Rogen’s most recent film The Interview parodied (and assassinating) the leader of North Korea, Kim Jong-un, which led the country to threaten retaliation if the movie was released.  The leader’s rants were so distressing that Sony Pictures decided to cancel the release of the film, the first time in history that an unreleased movie dictated the actions of two countries.

Up and Coming

Not content to sit on her laurels, B.C. is continuing to foster inventiveness.  Although these clever items have yet to earn their place in history, they show a lot of promise.

The hollow flashlight by Ann Makosinski

The 16-year-old inventor won the Google Science Fair Competition for her clever flashlight design that uses Peltier modules to produce light.  By using a cooling metal inside a hollow tube, the user can power the LED bulbs of the flashlight using only the warmth of her hand.

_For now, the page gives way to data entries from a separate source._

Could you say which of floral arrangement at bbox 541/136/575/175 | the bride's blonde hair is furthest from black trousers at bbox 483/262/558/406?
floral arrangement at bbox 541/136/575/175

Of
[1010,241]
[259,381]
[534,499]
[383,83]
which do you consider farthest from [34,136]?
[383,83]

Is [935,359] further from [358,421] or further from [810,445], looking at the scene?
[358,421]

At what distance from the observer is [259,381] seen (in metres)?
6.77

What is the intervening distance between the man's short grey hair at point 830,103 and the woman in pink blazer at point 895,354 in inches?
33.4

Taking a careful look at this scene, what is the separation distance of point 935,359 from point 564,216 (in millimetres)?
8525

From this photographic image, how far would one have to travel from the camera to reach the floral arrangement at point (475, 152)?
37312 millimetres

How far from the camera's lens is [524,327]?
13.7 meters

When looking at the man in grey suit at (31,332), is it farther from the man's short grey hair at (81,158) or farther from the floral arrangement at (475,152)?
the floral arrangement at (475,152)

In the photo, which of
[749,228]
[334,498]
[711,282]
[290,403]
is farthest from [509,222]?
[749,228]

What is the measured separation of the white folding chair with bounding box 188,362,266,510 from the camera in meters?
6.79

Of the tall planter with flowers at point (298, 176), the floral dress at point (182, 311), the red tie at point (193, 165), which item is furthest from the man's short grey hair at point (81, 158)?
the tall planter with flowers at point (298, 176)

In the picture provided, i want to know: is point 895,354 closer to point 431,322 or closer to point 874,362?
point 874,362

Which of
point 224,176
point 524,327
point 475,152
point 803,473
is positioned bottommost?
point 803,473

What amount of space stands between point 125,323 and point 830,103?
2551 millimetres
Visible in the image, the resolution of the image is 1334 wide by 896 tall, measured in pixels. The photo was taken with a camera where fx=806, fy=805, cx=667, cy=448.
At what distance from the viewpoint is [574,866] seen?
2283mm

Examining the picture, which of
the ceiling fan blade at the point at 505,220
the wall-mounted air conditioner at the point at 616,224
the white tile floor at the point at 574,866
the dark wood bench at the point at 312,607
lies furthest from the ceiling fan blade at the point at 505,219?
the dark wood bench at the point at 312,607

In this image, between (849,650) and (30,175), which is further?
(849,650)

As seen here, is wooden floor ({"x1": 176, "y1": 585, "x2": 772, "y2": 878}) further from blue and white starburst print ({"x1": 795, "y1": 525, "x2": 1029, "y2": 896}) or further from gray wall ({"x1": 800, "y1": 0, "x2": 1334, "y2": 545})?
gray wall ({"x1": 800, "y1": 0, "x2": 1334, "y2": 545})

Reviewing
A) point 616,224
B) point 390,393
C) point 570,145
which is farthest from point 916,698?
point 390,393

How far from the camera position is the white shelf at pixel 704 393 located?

Bedbug trap by Regine Gries

Talk about dedication – the scientist used her own body as host for the bugs while testing during research.  The team has developed a compound that attracts bedbugs, luring them into a trap to remove the insects from infected homes.  The group is currently working to develop the trap commercially.

The Vericorder by Gary Symons

The Kelowna-based business manufactures simple devices that allow field reporters to send data digitally without cumbersome equipment.  The company is continuing to expand, providing affordable equipment to reporters on the go.